This is a super easy breakfast to put together in the mornings and really tasty. The best part is that you can just put in whatever veggies or meats you have lying around. I came up with this recipe after reading several other recipes and then going for what I thought would be good. After it is cooked and cooled, I like to section it up in individual portions then wrap in tin foil and put in the freezer so I can take it to work with me.
Ingredients:
2 cups of cubed bread, I use pumpernickel or sourdough (cubes about 1/2 inch thick is fine)
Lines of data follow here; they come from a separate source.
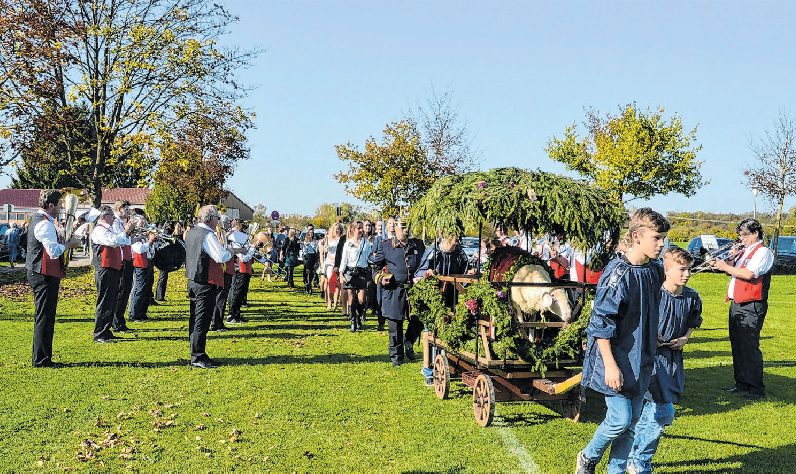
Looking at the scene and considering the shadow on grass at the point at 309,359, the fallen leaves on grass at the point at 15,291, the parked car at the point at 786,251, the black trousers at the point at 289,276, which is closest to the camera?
the shadow on grass at the point at 309,359

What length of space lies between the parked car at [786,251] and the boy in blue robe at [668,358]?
104 ft

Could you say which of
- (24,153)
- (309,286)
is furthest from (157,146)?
(309,286)

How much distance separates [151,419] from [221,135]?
711 inches

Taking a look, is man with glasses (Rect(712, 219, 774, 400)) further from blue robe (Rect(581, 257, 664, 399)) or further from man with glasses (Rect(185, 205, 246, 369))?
man with glasses (Rect(185, 205, 246, 369))

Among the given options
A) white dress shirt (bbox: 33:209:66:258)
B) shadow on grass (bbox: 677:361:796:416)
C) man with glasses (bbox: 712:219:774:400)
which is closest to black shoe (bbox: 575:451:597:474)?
shadow on grass (bbox: 677:361:796:416)

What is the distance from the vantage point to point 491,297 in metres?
6.56

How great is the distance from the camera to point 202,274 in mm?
8922

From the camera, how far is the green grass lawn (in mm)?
5422

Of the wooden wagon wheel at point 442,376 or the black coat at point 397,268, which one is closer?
the wooden wagon wheel at point 442,376

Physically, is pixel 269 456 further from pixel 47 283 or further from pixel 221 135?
pixel 221 135

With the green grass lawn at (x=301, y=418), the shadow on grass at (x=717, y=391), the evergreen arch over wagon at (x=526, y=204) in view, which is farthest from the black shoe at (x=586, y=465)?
the shadow on grass at (x=717, y=391)

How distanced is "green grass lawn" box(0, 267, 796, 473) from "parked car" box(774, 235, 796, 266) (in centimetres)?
2564

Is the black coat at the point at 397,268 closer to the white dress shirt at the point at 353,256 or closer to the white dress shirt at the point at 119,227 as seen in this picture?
the white dress shirt at the point at 353,256

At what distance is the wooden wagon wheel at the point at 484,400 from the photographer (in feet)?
20.6
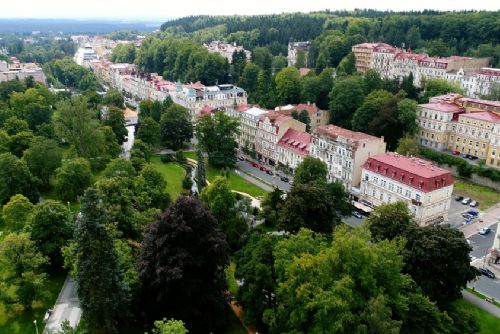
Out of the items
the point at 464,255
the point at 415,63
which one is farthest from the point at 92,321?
the point at 415,63

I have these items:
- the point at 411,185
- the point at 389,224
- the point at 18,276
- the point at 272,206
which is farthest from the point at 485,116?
the point at 18,276

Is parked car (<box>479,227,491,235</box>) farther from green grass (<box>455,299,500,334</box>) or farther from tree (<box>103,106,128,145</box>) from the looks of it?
tree (<box>103,106,128,145</box>)

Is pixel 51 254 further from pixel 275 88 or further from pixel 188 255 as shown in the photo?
pixel 275 88

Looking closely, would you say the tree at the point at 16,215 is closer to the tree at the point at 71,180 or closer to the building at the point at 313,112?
the tree at the point at 71,180

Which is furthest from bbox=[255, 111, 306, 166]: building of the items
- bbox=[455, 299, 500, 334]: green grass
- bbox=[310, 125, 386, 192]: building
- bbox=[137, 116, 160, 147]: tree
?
bbox=[455, 299, 500, 334]: green grass

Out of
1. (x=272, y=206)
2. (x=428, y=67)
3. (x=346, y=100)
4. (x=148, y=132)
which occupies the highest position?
(x=428, y=67)

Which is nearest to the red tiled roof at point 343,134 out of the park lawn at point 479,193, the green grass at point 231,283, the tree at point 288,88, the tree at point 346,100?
the park lawn at point 479,193

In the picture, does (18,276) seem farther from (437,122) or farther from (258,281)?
(437,122)
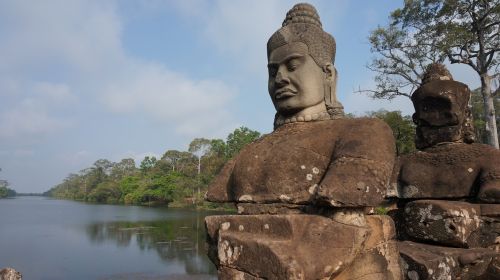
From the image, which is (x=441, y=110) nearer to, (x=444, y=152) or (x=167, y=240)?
(x=444, y=152)

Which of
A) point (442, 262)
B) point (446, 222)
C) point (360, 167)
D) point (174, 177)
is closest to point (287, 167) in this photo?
point (360, 167)

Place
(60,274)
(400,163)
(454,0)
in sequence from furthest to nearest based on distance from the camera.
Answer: (60,274) < (454,0) < (400,163)

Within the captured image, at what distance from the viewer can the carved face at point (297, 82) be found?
9.62 ft

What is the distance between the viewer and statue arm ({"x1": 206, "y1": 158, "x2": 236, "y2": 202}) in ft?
9.81

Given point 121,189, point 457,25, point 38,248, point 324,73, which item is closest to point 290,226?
point 324,73

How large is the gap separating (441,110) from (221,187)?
90.0 inches

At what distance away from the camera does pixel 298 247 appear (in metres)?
2.14

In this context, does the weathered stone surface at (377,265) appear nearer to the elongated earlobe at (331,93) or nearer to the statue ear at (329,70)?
the elongated earlobe at (331,93)

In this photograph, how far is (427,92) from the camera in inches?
156

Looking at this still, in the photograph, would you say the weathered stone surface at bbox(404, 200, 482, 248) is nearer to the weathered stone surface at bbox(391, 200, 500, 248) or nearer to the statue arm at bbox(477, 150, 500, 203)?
the weathered stone surface at bbox(391, 200, 500, 248)

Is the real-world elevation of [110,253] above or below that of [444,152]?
below

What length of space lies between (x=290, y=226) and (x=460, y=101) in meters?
2.56

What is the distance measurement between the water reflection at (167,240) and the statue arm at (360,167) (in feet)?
47.9

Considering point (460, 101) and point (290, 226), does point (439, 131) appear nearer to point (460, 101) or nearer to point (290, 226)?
point (460, 101)
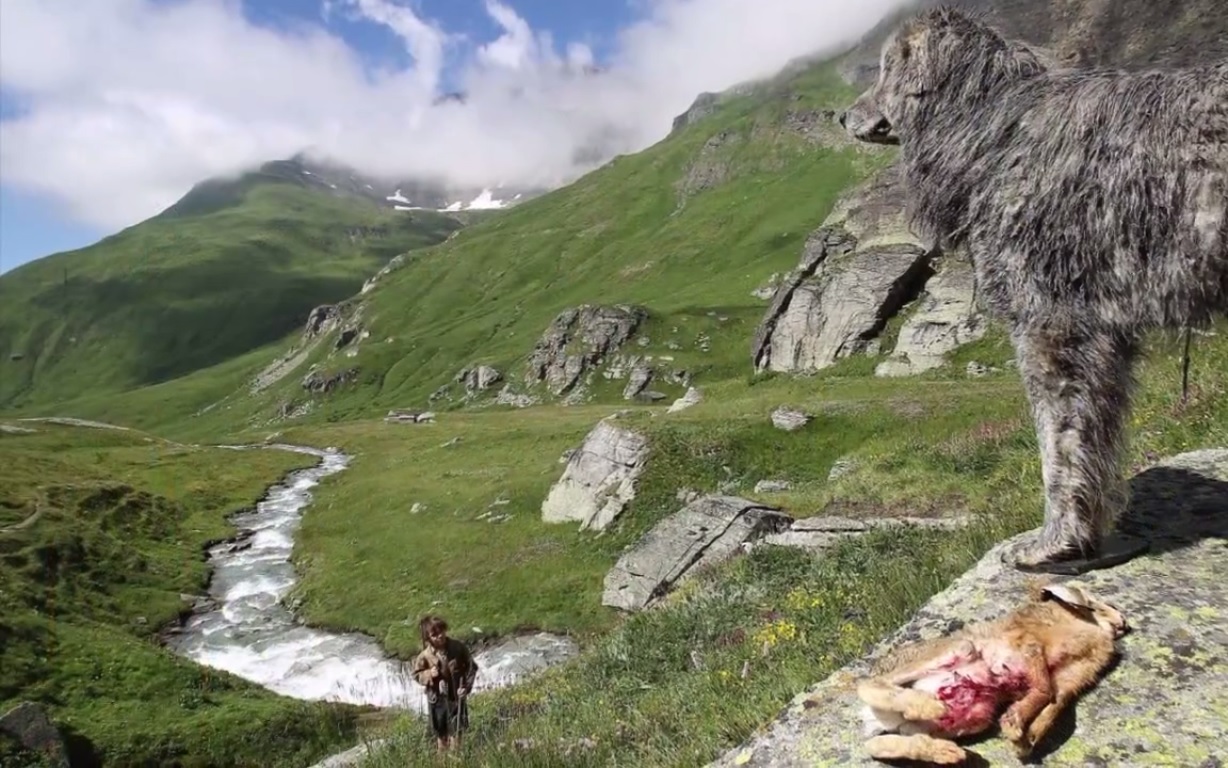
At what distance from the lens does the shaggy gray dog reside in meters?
5.25

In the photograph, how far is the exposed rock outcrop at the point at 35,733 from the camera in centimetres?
2350

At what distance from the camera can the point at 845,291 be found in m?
60.8

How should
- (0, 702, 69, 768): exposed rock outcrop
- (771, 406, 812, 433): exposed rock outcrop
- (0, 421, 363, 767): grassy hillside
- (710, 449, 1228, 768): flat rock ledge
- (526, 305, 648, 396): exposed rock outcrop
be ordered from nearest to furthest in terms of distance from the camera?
(710, 449, 1228, 768): flat rock ledge
(0, 702, 69, 768): exposed rock outcrop
(0, 421, 363, 767): grassy hillside
(771, 406, 812, 433): exposed rock outcrop
(526, 305, 648, 396): exposed rock outcrop

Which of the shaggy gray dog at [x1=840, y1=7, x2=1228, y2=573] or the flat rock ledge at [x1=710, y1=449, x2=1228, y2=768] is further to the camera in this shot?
the shaggy gray dog at [x1=840, y1=7, x2=1228, y2=573]

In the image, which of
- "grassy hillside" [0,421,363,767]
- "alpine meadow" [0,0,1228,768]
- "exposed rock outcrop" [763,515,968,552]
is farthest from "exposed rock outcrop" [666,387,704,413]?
"exposed rock outcrop" [763,515,968,552]

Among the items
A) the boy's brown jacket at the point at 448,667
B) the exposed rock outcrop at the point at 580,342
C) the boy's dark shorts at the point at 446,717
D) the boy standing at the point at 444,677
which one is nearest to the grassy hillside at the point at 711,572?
the boy's dark shorts at the point at 446,717

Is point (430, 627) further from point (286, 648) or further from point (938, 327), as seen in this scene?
point (938, 327)

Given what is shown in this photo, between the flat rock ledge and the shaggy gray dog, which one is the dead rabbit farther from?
the shaggy gray dog

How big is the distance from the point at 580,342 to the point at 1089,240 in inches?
4537

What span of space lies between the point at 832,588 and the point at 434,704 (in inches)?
246

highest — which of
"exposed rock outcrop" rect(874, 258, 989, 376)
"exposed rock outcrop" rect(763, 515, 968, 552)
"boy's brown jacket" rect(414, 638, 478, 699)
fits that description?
"exposed rock outcrop" rect(874, 258, 989, 376)

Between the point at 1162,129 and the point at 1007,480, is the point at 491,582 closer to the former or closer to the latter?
the point at 1007,480

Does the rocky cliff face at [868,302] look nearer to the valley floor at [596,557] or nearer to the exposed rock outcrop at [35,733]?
the valley floor at [596,557]

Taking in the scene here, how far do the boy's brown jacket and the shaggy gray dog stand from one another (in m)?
9.25
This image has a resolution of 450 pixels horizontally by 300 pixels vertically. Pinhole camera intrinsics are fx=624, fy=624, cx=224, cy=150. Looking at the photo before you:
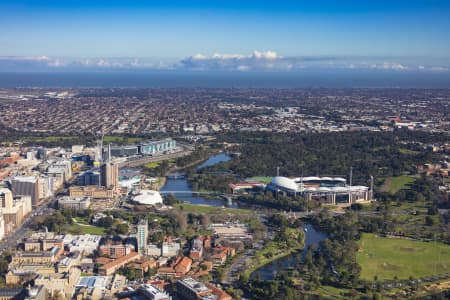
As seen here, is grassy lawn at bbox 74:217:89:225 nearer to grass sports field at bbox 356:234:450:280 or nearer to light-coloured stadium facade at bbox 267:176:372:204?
light-coloured stadium facade at bbox 267:176:372:204

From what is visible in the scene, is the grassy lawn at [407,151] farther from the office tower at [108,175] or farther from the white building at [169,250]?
the white building at [169,250]

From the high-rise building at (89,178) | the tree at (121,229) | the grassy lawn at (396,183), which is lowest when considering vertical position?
the tree at (121,229)

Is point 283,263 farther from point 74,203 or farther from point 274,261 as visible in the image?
point 74,203

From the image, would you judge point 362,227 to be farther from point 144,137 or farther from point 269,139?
point 144,137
1 pint of egg beaters, more or less depending on how much egg to veggie ratio you like (use egg whites for a bit of a healthier version)
1.5 cup cheese, shredded (I used cheddar)
1.5 cups sliced breakfast sausage links, cooked and drained (I used Morning Star sausage links)
1/2 cup green pepper, diced
1 tomato, diced
2/3 cup of cream of mushroom soup (cream of chicken may also be substituted)
hot sauce, a couple of dashes to taste
salt and pepper, to taste
*feel free to add any other vegetables or crumbled bacon
Directions:
1. Preheat oven to 350. Spray a 9x13 pan with cooking spray.
2. Layer bread cubes along the bottom of the pan. Layer the other vegetables and sausage on top of that.
3. In a bowl, mix the egg mixture and cream of mushroom soup along with salt and pepper and hot sauce. Pour the mixture over the bread and veggies. Sprinkle the cheese of top of this.
4. Bake in the over for about 30-40 minutes until you insert a knife and it comes out clean.